A New Way for Walén Test of Alfvénic Fluctuations in Solar Wind Streams via EEMD

Abstract

Abstract Pure Alfvén waves at 1 au can be effectively identified by a Walén test of plasma and magnetic field observations. In this study, a new method, based on the Ensemble Empirical Mode Decomposition (EEMD) technique, is proposed for analyzing Alfvén fluctuations in two ways: (1) the Walén test relied on a time-dependent frame, which is extracted from the trend of differences between plasma and Alfvén velocity; and (2) a modified Walén test of the reconstructed Alfvénic and plasma velocity fluctuations by EEMD, after removing the high/low-frequency components irrelevant to Alfvénicity.
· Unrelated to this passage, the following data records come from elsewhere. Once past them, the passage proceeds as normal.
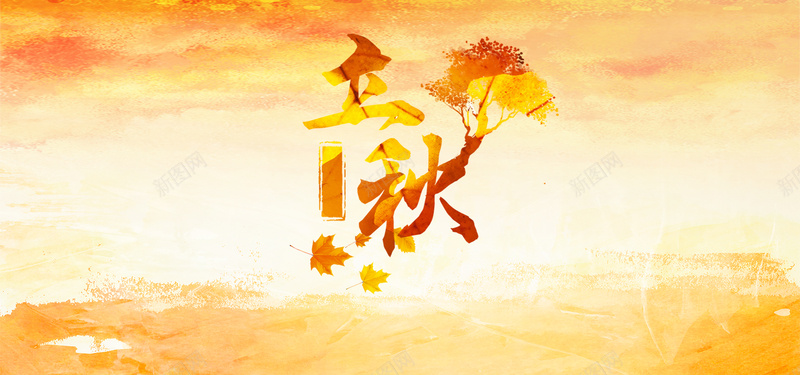 立秋传统节气简约清新文艺橙黄海报背景背景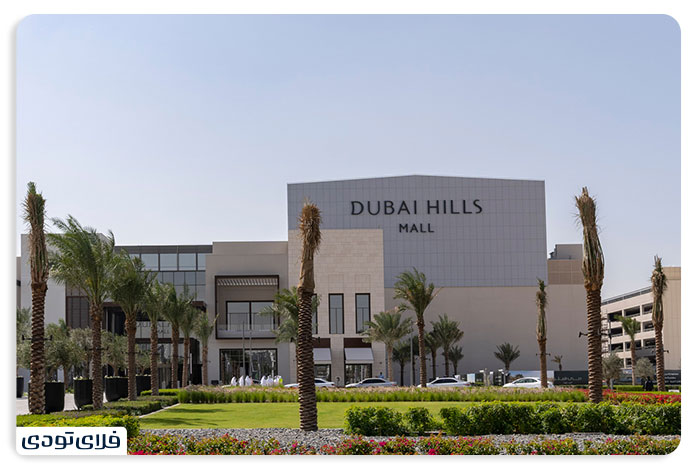 Dubai Hills Mall Dubai Hills Mall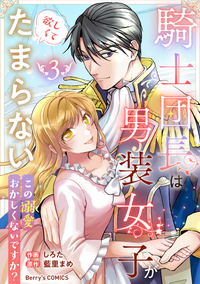 騎士団長は男装女子が欲しくてたまらない〜この溺愛おかしくないですか？〜3巻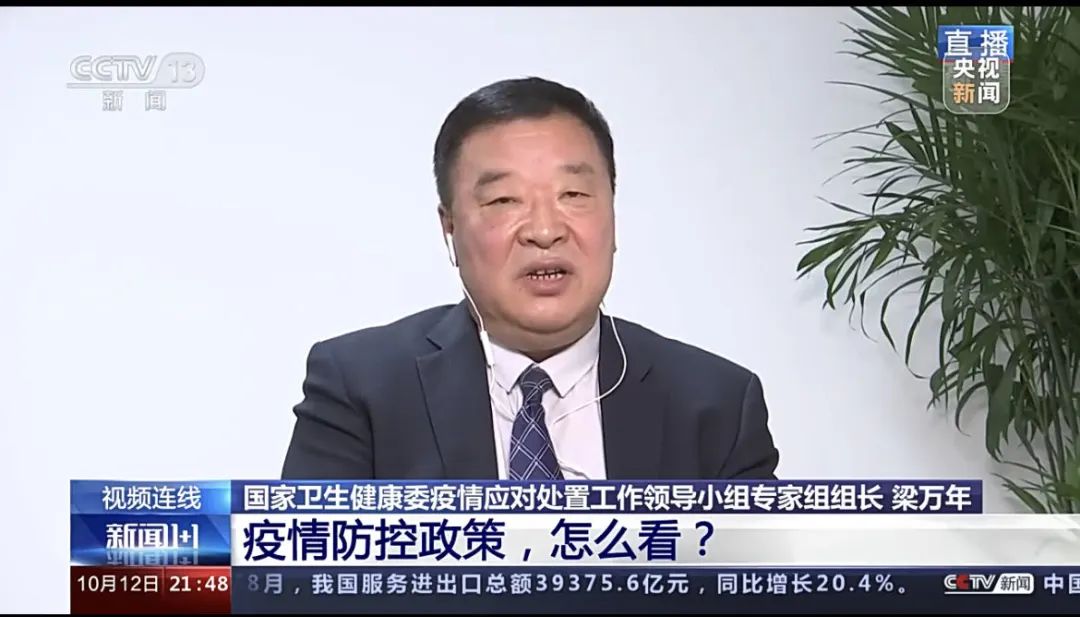 疫情三年了还要打持久战吗？明年春天能回到2019年前的样子吗？白岩松对话梁万年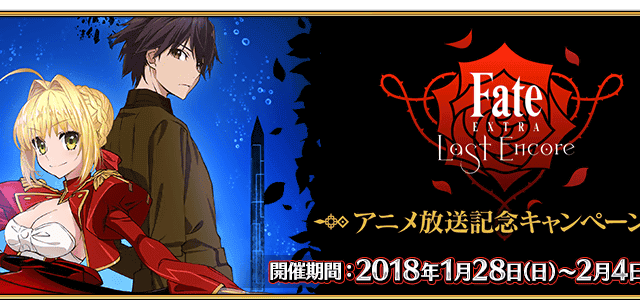 Fate Extra Last Encore ページ 4 Fate Extra Last Encore ページ 4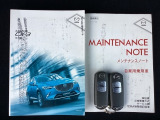 取り扱い説明書・整備手帳・スペアキーが揃ってますので安心です。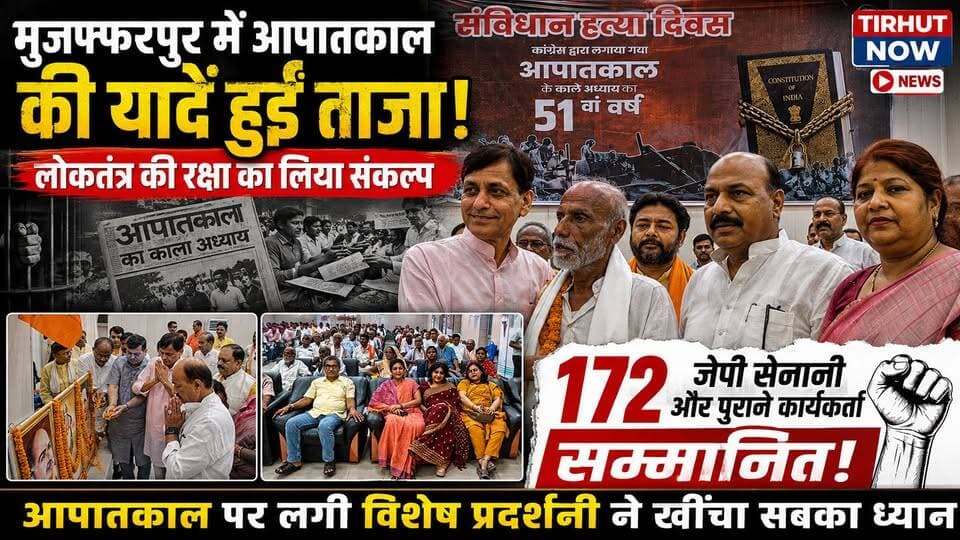 मुजफ्फरपुर में याद किया गया आपातकाल का काला अध्याय! 172 जेपी सेनानी और पुराने कार्यकर्ता सम्मानित।
#ConstitutionDay #SamvidhanHatyaDiwas #Emergency1975 #Muzaffarpur #JPAndolan #Democracy #NityanandRai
Referencing the three validated methods mentioned in Chao et al., the same four cases in high-speed solar wind steams are tested by the EEMD method, considering Alfvénic parameters such as the Walén slope, the standard deviation ratio, the Alfvén ratio, the normalized cross helicity, the normalized residual energy, and the mean deviation relative to 1. The test results indicate that the first EEMD method can improve most Alfvénic parameters, since a time-varying velocity of the De Hoffmann–Teller frame is obtained from the process of self-adaptive data analysis, especially for complex cases with nonstationary and multiple background frames. The second EEMD method provides a kind of flexible testing to reconstruct the optimal fluctuations satisfied for the Walén relation, which achieves similar or even better results than normal prior methods based on bandpass filtering. We suggest that the EEMD method can be an alternative way to identify large-amplitude Alfvén waves in solar wind streams with single-satellite data.